--- start ---

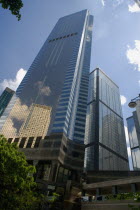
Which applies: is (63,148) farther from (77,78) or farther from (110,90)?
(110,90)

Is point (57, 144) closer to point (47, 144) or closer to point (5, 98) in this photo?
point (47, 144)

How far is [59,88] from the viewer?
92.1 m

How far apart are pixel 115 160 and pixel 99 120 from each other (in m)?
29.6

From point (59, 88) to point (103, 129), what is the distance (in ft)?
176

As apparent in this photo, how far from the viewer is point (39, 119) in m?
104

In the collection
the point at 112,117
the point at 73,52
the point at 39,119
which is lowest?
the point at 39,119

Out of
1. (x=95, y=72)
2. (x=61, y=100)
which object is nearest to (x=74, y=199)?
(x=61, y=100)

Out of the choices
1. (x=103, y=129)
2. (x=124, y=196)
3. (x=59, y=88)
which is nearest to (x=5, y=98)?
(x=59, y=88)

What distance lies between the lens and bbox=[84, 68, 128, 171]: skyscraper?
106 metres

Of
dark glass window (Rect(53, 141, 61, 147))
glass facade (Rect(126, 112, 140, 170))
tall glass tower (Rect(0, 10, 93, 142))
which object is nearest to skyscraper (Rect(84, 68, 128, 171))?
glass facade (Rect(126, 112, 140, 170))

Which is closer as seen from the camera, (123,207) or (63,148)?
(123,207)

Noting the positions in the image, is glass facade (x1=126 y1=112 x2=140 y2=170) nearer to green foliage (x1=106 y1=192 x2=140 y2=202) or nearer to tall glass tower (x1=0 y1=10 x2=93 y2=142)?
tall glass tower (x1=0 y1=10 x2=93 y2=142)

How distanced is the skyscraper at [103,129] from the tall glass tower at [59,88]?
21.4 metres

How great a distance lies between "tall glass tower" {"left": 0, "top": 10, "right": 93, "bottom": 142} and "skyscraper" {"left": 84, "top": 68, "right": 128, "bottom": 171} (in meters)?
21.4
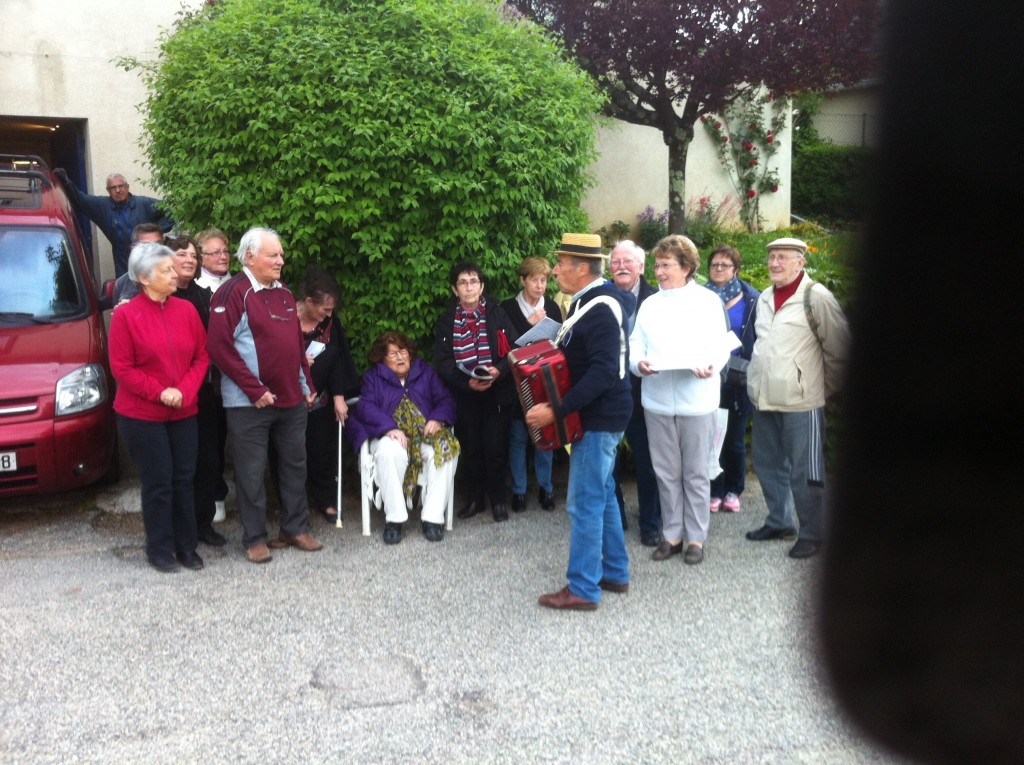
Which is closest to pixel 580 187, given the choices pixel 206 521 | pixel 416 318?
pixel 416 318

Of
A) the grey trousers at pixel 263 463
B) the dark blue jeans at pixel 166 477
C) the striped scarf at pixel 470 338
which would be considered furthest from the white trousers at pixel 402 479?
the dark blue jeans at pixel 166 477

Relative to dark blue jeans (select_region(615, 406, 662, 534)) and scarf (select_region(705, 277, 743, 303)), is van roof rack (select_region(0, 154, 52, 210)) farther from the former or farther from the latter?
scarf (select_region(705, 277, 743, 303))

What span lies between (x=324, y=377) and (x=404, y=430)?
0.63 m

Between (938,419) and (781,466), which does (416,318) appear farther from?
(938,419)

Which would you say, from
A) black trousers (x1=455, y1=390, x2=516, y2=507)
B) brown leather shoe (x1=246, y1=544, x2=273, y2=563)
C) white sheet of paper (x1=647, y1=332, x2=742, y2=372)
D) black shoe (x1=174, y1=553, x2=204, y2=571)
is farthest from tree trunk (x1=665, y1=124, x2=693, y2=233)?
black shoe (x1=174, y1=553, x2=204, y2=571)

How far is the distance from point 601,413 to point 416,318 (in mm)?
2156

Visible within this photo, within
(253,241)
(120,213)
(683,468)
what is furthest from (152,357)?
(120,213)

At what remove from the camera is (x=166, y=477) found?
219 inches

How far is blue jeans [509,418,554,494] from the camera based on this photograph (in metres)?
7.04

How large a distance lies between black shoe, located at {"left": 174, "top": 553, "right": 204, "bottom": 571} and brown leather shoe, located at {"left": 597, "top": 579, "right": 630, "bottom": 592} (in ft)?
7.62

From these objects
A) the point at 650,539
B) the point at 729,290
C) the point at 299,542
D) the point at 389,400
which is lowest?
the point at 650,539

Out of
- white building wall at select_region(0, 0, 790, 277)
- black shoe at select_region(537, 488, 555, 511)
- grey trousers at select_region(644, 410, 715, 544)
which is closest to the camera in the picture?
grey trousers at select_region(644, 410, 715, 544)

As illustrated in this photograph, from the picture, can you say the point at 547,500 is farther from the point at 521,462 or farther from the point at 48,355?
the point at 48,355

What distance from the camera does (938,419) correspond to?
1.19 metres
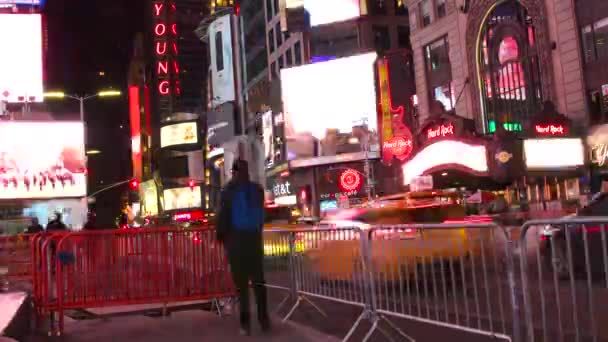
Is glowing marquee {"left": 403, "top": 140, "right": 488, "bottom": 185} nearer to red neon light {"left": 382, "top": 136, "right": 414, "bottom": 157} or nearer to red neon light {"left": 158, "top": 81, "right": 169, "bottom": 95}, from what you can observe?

--- end ---
--- start ---

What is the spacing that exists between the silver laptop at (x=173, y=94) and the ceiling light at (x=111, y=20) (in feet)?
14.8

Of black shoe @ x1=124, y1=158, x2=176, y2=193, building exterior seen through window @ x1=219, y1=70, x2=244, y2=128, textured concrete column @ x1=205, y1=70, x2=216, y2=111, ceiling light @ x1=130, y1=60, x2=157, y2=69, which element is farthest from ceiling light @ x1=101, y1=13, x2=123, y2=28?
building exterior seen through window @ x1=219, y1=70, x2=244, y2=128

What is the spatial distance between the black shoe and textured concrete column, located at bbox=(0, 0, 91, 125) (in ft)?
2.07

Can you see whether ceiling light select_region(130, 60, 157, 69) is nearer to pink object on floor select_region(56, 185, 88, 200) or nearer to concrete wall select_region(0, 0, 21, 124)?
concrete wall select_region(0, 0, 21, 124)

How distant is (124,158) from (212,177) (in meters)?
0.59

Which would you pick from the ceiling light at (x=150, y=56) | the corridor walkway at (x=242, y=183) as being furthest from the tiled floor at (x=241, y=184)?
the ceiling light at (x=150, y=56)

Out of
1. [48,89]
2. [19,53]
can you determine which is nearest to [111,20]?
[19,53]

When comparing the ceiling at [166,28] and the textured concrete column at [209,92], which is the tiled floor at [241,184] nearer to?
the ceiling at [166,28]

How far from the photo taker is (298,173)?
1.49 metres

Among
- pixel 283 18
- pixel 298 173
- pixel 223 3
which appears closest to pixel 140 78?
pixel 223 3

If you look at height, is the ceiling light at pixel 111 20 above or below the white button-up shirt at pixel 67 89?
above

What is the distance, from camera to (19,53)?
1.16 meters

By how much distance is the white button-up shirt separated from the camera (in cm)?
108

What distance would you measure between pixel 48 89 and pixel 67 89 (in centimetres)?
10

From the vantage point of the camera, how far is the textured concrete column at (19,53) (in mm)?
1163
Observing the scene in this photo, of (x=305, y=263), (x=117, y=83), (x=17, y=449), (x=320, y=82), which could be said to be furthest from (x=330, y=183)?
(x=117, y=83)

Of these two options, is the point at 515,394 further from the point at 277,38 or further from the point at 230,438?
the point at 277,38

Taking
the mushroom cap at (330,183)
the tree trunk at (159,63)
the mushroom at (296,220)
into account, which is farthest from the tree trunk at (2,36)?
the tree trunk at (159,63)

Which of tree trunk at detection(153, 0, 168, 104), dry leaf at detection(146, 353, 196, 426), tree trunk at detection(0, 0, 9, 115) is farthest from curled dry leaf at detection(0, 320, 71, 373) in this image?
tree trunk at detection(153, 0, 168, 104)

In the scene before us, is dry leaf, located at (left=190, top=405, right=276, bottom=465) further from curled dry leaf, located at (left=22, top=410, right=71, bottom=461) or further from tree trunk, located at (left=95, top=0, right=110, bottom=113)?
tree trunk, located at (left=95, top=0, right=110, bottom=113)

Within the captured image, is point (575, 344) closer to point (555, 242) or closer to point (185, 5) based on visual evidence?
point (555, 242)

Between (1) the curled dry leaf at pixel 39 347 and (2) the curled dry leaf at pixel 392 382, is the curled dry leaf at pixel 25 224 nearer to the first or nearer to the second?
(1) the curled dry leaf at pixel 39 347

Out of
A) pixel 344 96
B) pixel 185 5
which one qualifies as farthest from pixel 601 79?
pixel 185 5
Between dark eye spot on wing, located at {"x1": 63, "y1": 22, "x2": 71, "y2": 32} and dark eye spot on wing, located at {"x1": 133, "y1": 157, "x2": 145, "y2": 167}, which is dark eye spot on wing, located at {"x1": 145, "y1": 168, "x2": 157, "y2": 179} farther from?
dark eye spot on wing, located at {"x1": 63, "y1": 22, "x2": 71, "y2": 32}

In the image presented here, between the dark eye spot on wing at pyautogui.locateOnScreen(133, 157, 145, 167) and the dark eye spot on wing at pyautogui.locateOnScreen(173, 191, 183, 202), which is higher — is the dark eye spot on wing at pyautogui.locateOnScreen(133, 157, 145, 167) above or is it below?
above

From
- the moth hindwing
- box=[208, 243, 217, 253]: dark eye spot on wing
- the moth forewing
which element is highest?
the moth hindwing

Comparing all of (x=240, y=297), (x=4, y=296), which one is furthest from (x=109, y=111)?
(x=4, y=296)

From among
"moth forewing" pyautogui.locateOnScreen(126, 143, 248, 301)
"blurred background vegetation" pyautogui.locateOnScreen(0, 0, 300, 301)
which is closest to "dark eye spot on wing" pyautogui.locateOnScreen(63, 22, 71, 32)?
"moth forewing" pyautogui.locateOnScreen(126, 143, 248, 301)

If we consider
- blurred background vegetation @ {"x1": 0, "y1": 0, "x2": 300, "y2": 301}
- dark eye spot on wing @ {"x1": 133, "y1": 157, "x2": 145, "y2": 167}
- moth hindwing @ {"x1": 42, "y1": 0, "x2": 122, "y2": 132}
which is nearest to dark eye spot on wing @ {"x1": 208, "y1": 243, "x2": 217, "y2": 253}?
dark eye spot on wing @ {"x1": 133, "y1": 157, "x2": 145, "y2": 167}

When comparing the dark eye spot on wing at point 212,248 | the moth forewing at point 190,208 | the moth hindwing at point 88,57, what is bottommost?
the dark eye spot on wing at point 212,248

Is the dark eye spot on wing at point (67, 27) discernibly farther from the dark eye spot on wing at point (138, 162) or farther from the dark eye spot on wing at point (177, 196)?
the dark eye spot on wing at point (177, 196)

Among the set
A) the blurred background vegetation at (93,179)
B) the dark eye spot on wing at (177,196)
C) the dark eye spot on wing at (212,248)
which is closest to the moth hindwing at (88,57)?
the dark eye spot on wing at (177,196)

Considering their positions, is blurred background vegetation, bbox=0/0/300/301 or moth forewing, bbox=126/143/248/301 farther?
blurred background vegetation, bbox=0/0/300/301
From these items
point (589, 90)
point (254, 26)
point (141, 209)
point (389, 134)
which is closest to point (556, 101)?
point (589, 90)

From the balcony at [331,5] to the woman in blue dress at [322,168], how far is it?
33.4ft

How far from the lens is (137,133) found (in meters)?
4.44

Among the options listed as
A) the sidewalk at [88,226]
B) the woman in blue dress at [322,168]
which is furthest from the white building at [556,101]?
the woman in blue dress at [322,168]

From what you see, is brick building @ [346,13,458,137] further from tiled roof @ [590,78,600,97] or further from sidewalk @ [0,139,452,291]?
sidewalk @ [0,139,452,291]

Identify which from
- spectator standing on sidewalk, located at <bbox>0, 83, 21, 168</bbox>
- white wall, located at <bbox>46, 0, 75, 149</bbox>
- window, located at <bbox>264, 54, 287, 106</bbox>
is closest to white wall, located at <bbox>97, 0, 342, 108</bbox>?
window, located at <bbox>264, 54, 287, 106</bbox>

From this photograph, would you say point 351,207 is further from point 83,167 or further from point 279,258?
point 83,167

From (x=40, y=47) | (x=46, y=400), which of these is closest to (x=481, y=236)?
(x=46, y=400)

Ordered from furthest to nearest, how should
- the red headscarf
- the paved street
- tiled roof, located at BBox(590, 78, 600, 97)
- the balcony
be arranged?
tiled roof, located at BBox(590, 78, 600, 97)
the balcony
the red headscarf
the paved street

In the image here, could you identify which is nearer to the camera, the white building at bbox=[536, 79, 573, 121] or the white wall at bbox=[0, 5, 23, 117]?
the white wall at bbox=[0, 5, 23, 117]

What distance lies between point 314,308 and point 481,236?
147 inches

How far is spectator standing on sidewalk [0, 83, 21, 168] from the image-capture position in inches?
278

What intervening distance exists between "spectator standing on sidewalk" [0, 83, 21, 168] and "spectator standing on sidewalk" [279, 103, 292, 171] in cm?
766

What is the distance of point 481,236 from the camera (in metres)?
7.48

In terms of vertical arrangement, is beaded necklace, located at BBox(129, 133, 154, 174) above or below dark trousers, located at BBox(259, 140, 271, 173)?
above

--- end ---

[Given request]:
Please rewrite the rows from the line with "What distance from" to the line with "1.19 metres" as a two-column CSV with the columns text and answer. Give one CSV line per row, with each field in quotation marks and any line breaks turned into spaces.

[Task answer]:
text,answer
"What distance from the camera does (938,419) correspond to?","1.19 metres"